There weren’t fireworks on the track but the 30,000 fans at Bristol saw a spellbinding battle between Harvick and Busch for the win over the final laps. Harvick prevailed for his ninth win of the season. Only two drivers in the last quarter century have won 10 or more races.
Fans are slowly returning to the track, although there won’t be any at Las Vegas Motor Speedway this weekend. Charlotte Motor Speedway found out Tuesday that North Carolina Gov. Roy Cooper will permit outdoor arenas with seating capacity of more than 10,000 to be filled to 7% capacity. Charlotte races in May were run without fans and the All-Star Race was moved to Bristol in July because Bristol could have fans and Charlotte could not.
Social initiatives, including the banning of the Confederate flag at NASCAR races and tracks, were added this summer.
“Ultimately,” NASCAR President Steve Phelps said in June, “when we get back to full grandstands, everyone who walks through the gates or on to our property or one of our tracks or where our races are being held will understand that they will not see the Confederate flag.”
That was among the key changes that Jordan said drew him to joining Hamlin as an owner of NASCAR’s newest Cup team.
“Historically, NASCAR has struggled with diversity and there have been few Black owners,” Jordan said in a statement. “The timing seemed perfect as NASCAR is evolving and embracing social change more and more. In addition to the recent commitment and donations I have made to combat systemic racism, I see this as a chance to educate a new audience and open more opportunities for Black people in racing.”
Jordan’s entrance is significant. But the way this season has gone, a global sports icon joining NASCAR? That’s called Tuesday.
With 100 days left in the year, there’s plenty more change ahead.
As JTG Daugherty Racing co-owner Brad Daugherty said: “I think it’s a pretty dynamic trio with Michael, Denny and Bubba. They’re going to be like rock stars.”

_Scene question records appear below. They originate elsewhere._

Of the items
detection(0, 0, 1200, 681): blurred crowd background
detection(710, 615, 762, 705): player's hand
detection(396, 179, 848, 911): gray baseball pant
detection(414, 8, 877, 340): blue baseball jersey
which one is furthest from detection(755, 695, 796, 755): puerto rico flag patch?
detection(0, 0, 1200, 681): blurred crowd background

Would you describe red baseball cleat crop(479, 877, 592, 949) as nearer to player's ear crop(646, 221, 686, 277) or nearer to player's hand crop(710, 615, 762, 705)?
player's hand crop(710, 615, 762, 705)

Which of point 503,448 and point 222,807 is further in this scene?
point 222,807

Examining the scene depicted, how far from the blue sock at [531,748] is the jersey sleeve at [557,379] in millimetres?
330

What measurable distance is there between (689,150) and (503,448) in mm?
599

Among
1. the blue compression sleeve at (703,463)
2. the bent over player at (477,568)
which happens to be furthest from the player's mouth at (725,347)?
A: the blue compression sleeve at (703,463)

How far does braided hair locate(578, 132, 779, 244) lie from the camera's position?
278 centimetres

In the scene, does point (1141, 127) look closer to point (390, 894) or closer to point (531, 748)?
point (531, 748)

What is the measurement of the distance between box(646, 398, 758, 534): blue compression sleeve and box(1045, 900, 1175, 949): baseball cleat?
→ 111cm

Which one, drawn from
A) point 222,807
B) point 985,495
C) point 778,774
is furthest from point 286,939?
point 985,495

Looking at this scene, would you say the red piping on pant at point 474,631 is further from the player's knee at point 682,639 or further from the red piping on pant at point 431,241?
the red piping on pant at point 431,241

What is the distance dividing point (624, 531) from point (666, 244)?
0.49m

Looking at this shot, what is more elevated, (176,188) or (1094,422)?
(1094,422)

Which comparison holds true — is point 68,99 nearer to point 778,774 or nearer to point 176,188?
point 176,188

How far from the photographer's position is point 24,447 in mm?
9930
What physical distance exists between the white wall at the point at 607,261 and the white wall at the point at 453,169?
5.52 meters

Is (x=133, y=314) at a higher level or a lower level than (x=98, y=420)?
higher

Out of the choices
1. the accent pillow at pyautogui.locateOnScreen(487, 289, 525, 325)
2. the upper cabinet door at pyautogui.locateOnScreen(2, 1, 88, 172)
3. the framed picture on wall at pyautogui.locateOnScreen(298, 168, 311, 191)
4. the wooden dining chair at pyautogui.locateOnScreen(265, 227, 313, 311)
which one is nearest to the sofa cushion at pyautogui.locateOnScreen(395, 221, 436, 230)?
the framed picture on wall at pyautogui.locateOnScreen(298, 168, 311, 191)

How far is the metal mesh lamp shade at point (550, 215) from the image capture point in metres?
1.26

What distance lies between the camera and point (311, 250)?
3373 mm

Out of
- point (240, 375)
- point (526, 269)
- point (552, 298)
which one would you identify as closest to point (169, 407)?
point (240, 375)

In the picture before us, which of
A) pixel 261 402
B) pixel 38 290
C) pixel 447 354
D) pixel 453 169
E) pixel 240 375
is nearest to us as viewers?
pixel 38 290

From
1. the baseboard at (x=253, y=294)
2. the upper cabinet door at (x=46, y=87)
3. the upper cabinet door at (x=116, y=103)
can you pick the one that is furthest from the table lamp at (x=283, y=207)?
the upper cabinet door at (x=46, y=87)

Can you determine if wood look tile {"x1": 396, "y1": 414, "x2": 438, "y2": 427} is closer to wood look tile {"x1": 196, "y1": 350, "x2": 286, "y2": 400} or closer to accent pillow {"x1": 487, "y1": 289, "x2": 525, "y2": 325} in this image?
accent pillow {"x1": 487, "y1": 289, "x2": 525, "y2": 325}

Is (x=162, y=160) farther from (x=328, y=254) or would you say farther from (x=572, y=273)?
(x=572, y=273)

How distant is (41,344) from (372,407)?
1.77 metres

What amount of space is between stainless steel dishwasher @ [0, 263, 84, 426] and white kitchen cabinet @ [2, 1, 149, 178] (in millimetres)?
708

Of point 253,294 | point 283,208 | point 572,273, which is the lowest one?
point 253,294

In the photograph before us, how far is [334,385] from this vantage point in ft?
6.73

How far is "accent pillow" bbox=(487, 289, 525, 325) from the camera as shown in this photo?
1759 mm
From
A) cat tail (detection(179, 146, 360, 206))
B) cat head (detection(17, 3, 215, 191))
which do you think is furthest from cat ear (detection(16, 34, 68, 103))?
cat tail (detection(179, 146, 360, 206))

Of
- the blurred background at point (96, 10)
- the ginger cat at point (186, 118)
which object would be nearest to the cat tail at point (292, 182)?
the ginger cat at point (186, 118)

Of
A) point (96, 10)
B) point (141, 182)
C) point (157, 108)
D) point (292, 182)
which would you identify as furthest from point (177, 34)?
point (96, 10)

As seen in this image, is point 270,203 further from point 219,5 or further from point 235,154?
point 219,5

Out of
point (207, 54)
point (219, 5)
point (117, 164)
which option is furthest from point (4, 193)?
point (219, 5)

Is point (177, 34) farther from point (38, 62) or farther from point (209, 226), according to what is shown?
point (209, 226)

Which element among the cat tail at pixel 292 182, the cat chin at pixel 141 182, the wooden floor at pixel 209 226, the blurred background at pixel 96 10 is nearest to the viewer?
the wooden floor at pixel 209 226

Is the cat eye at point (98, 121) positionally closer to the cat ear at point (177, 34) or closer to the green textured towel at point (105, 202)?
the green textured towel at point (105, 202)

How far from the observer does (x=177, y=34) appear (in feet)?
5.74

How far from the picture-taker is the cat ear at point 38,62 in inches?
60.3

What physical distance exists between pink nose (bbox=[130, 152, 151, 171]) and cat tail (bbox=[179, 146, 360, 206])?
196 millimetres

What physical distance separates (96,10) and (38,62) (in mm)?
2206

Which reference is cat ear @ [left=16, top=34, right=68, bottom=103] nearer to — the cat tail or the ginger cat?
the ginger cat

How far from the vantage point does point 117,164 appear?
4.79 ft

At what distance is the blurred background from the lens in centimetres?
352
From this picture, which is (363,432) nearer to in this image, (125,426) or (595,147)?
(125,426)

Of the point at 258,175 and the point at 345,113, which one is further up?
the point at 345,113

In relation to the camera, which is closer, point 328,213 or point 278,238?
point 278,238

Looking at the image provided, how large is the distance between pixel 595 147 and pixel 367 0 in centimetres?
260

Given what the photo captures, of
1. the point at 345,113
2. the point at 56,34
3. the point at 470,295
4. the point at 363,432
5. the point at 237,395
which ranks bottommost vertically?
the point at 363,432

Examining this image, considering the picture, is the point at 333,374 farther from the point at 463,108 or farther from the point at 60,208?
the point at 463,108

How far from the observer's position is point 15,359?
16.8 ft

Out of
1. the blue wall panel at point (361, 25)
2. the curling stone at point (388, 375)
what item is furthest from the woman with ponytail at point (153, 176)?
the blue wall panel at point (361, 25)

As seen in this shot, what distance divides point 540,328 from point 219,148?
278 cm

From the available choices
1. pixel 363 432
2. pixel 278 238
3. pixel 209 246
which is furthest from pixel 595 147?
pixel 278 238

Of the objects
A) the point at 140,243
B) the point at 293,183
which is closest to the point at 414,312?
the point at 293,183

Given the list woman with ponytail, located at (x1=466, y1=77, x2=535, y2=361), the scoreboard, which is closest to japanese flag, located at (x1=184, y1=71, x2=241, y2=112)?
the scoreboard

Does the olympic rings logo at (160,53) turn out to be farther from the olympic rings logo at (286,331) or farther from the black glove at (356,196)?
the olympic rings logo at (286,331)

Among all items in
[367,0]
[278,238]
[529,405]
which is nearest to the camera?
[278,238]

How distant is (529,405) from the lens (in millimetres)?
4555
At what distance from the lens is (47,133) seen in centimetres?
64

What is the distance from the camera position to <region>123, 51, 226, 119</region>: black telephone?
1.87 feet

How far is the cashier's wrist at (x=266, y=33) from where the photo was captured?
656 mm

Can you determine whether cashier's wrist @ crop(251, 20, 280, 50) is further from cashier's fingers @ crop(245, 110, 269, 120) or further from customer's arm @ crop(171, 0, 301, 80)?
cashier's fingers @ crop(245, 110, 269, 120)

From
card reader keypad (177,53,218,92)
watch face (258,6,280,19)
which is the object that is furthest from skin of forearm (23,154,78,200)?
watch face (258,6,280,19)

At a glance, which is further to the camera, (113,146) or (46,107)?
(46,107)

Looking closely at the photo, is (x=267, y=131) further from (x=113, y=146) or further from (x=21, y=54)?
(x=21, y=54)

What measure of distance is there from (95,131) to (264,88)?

The 26-year-old Wallace is in his third full Cup season. All 105 of his starts in NASCAR’s premier series have been with Richard Petty Motorsports.
“Bubba has shown tremendous improvement since joining the Cup Series and we believe he’s ready to take his career to a higher level,” Hamlin said in a statement. “He deserves the opportunity to compete for race wins and our team will make sure he has the resources to do just that. Off the track, Bubba has been a loud voice for change in our sport and our country. MJ and I support him fully in those efforts and stand beside him.”
A team name, car number, manufacturer and sponsors will be announced at a later time.
Chastain has been a development driver for the team since 2018. He drove three Xfinity races for Ganassi in 2018, winning once. Chastain was to drive a full Xfinity season in 2019 for the team until D.C. Solar’s sponsorship ended after its offices were raided by the FBI. The company later declared bankruptcy.
Chastain is competing for the Xfinity championship this season for Kaulig Racing. He is winless this season but has five runner-up finishes, including this past weekend at Bristol.